The behavioural patterns found in many children with a 22q11.2 deletion are different to those seen in other children. The areas which they find difficult and the way these difficulties can be addressed are often different to the approaches commonly applied by schools and are specific to these children.

The way each child is affected by the 22q11.2 deletion varies widely; so every child will not exhibit all of the traits noted here, but some will be seen in most of the children.

It is vital that your child is monitored by an educational psychologist and that any signs of difficulty are identified early on and the appropriate intervention given. Whatever your child's difficulties there are ways of encouraging and supporting them.

Behaviour/Social Skills/Thinking and Learning

  • These are some commonly reported characteristics and are important for parents to understand these since they do set their children apart in their peer group.
  • Social immaturity (and this is often related to language delay). They need to be shown a pattern that they can apply - they won't understand the pattern but they can apply it
  • A tendency for rigid thinking.

Work required: Supply the continuation of the passage on children with a 22q11.2 deletion, picking up right after the bullet on rigid thinking. The listing comes from a separate, unrelated source.

Data extracts:
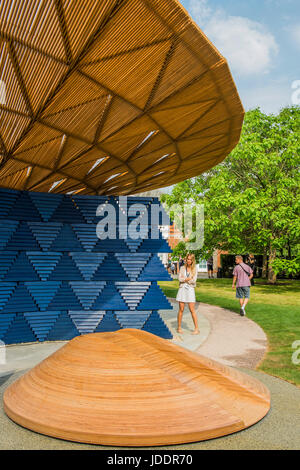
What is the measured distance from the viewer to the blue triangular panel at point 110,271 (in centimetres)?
902

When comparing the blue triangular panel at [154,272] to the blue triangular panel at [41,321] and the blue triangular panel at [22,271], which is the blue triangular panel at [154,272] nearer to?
the blue triangular panel at [41,321]

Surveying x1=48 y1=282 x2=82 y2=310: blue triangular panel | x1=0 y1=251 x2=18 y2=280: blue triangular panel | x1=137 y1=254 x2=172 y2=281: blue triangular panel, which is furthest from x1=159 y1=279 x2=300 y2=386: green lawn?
x1=0 y1=251 x2=18 y2=280: blue triangular panel

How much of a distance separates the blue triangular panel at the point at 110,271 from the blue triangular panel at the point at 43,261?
1.09 meters

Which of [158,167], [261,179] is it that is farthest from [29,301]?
[261,179]

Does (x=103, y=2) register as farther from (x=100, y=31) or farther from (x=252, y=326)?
(x=252, y=326)

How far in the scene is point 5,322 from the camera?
834 centimetres

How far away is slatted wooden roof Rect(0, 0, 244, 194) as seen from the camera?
153 inches

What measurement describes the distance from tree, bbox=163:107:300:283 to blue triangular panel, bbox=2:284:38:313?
15.0 m

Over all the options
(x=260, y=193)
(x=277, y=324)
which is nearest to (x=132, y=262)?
(x=277, y=324)

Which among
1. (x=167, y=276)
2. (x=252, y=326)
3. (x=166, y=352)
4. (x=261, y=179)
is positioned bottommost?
(x=252, y=326)

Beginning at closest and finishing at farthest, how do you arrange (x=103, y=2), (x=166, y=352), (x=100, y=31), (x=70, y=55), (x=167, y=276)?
(x=103, y=2), (x=100, y=31), (x=70, y=55), (x=166, y=352), (x=167, y=276)

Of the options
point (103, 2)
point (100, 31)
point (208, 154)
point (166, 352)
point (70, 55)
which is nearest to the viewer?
point (103, 2)
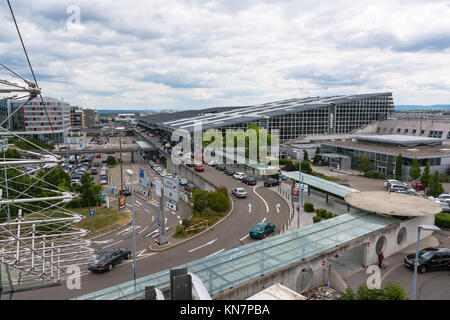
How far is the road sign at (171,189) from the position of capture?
21469 millimetres

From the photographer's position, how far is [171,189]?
72.3 ft

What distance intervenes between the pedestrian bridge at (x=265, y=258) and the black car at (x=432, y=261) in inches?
83.2

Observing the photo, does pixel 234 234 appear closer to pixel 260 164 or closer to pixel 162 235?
pixel 162 235

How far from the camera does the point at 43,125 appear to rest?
285 feet

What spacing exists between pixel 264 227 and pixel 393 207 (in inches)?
311

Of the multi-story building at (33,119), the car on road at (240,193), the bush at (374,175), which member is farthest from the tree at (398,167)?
the multi-story building at (33,119)

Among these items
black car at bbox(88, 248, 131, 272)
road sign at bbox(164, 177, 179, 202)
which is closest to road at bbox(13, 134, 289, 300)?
black car at bbox(88, 248, 131, 272)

Response for this exercise:
  • Gullible - they can easily be lead into doing wrong things because they want friends so they follow the crowd.
  • Unusual personalities; very likeable but not very streetwise and sometimes immature.
  • Obsessive behaviours and autistic type behaviours e.g. focusing on a tiny part of an object/picture/situation which is not important; or a tendency to be somewhat obsessive over food, clothing, play etc.,
  • Difficulty with intuitive thinking.
  • They have limited pragmatic skills for making judgments about people's degrees of happiness, crossness, urgency etc... in a conversation.
  • They may not easily judge in a conversation, when they should speak or what topics are appropriate in different settings etc.
  • They may give enormous hugs to people they don't know or be reserved with everyone.
  • In puberty there may be difficulties with socialisation, understanding tasks, hygiene, social communication interaction (need help screening language), emotional problems and self-esteem - all of these could affect their education.
  • They tend to get on with younger children or older ones who will mother them.
  • Poor social skills in a peer group, immature or inappropriate behaviour patterns, hyperactivity, impulsiveness, be overly gullible and suffer from mood swings.
  • Children are often noted as having low self-esteem, lack of confidence and perform better when one to one with an adult whom they are familiar and confident with; they often 'give up' at the slightest set back.
  • Easily frustrated and distracted from the task in hand.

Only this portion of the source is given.